On Wed, 2009-08-26 at 16:14 +0300, Yitzchak Gale wrote:
Johan Tibell wrote:
Perhaps the only solution is to have System.FilePath.Posix.toString and System.FilePath.Windows.toString with different type signatures.
I'm not sure there's any point. As Duncan pointed out, we are not just talking about the file system, we are talking about interaction between the file system and a user interface - how file paths should appear to users. So it also depends on what UI you are using.
Mmm, this stuff is complex :-( In general I like the idea of the proposal that we have functions for converting between String and FilePath. As it says in the proposal, it gets us closer to being able to treat FilePath as abstract. Of course the devil is in the detail. Getting it right, and making it portable and usable is hard.
I am now beginning to lean towards Ketil's suggestion that on POSIX platforms we should always use UTF-8. We then need a prominent warning in the documentation that if you need something else, like the current locale, decode it yourself.
That's nice in that it makes the function pure, or equivalently so that it does not need a locale parameter.

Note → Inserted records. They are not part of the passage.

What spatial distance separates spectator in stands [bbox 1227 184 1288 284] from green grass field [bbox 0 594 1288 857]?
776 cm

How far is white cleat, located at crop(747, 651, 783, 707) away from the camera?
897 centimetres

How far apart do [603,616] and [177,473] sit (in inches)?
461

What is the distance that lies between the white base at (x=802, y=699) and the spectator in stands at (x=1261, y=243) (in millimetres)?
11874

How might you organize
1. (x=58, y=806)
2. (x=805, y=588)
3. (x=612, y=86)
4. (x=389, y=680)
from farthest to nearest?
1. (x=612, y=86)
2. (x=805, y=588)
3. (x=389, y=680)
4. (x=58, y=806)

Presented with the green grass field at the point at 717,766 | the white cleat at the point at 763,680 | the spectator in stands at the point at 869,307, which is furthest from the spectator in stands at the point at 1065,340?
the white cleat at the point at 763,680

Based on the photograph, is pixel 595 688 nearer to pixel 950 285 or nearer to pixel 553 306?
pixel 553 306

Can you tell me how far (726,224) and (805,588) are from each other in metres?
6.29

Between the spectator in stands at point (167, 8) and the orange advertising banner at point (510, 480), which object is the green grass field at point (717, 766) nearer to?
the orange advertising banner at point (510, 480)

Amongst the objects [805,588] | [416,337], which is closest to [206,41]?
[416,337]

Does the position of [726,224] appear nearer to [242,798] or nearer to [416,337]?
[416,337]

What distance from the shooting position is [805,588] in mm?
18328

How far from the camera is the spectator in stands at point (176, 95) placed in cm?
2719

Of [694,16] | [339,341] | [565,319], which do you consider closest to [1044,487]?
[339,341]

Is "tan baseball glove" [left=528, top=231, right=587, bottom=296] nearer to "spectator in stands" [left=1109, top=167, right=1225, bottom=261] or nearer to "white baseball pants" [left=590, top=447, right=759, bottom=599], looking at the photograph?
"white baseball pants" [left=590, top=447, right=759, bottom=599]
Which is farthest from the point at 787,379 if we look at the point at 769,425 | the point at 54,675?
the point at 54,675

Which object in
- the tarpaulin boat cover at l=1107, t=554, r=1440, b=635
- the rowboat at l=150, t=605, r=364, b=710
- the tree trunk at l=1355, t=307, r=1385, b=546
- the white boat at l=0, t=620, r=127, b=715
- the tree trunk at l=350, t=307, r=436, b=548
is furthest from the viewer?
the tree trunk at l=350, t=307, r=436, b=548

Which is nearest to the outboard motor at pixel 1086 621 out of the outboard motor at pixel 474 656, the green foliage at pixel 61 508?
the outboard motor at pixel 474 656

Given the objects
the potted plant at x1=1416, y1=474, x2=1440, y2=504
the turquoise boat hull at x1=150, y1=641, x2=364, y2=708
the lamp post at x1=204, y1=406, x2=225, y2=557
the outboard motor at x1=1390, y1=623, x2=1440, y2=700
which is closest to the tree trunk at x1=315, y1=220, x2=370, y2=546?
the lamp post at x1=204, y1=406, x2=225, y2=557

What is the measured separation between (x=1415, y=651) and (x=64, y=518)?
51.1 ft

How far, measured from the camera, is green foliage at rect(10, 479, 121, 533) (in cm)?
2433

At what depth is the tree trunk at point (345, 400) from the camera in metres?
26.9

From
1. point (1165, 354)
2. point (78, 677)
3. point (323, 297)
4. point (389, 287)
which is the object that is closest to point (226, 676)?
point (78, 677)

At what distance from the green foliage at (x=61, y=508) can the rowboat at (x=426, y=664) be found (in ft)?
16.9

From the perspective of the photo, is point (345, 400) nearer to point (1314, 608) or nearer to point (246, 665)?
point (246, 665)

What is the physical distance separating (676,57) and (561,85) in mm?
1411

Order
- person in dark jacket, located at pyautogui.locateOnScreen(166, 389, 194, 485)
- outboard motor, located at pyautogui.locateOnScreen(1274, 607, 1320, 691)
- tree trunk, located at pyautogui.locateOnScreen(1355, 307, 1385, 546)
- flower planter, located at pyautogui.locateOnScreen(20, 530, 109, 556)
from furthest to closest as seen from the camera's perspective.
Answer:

Note that it is becoming increasingly rare for people to use non-UTF-8 locales anywhere in the world, and even then it's likely ignored by many UIs. So I'm inclined against cluttering the API with convenience functions for other encodings, as Johan is suggesting.
As a way forward - I propose:
1. Accept Judah's patch, modified always to use UTF-8.
If we don't have the locale stuff then doesn't the API become a lot simpler? Instead of: filePathToString :: FilePath -> IO String getFilePathToStringFunc :: IO (FilePath -> String) We'd have: filePathToString :: FilePath -> String Presumably on POSIX we will follow the glib approach of using '?' replacement chars, since the conversion to string is aimed at human consumption. Doing this makes the function total but lossy. And I didn't notice anything in the proposal about the other direction, converting String to FilePath. Surely we need both. stringToFilePath :: String -> FilePath A nice thing about using UTF8 on POSIX is we know this function cannot fail, unlike conversions into a locale encoding. Presumably on POSIX this does not do any kind of Unicode canonicalisation, while on OSX and Windows it would do the appropriate kind. At this point I expect Johan to jump up and down and say these should be: import qualified System.FilePath as FilePath FilePath.toString :: FilePath -> String FilePath.fromString :: String -> FilePath In principle I guess it'd be ok to add versions in the System.FilePath.Posix module that take an extra encoding parameter, but it can't be the portable version since the encoding is fixed for OSX and Windows. It's also jolly inconvenient, and as you've pointed out, of diminishing importance.
2. Add strident warnings in the documentation that:
o If you need a different encoding on POSIX, do it yourself.
o If FilePath does not come from the file system, it may not match the actual file path used in the file system due to Unicode canonicalization.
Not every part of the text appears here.